§ **DATA TO USE**:
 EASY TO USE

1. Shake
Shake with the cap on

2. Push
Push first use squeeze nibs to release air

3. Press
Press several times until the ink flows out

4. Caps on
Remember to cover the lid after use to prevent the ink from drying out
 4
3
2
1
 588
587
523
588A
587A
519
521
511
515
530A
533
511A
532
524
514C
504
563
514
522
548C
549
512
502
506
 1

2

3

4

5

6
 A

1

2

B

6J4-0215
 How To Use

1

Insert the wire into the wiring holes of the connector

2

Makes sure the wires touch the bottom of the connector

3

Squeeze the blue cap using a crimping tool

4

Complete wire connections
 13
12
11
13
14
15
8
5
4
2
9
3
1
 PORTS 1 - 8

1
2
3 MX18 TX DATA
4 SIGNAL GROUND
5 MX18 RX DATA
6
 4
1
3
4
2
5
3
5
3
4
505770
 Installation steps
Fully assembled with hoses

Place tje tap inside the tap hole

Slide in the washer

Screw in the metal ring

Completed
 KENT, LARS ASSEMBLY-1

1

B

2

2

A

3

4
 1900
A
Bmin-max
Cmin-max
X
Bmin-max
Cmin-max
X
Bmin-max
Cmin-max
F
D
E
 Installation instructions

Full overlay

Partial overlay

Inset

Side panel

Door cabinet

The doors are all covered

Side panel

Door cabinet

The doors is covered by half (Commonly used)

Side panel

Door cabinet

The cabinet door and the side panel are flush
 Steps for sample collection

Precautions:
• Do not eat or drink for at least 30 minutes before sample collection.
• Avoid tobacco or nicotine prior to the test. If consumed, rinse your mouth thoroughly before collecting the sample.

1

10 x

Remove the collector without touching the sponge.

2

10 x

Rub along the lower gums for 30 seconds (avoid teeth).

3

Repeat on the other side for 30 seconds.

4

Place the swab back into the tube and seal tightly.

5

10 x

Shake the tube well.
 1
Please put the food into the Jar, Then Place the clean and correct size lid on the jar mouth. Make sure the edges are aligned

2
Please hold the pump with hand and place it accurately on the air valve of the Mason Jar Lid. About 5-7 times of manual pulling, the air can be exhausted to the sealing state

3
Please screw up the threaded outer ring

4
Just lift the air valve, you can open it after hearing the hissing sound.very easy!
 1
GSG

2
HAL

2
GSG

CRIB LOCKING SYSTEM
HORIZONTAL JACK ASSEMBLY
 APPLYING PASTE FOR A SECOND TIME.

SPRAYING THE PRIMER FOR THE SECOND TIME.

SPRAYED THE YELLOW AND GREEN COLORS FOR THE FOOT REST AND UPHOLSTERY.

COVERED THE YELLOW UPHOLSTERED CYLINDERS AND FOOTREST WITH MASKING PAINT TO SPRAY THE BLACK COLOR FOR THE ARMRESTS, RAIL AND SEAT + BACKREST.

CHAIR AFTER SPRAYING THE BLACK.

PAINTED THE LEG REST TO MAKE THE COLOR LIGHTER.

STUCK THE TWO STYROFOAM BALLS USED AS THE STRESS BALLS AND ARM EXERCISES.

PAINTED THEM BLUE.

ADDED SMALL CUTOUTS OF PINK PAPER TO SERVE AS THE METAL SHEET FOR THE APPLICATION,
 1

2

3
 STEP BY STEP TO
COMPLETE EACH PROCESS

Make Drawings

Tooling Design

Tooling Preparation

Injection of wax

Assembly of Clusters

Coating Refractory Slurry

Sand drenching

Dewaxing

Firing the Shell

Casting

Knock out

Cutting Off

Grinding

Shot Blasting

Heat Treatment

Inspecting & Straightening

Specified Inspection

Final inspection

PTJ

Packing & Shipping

§ **REQUIRED ACTION**: Wherever a line of the records above contains the string "mouth", copy that line out.

§ **EXERCISE OUTPUT**:
• Avoid tobacco or nicotine prior to the test. If consumed, rinse your mouth thoroughly before collecting the sample.
Please put the food into the Jar, Then Place the clean and correct size lid on the jar mouth. Make sure the edges are aligned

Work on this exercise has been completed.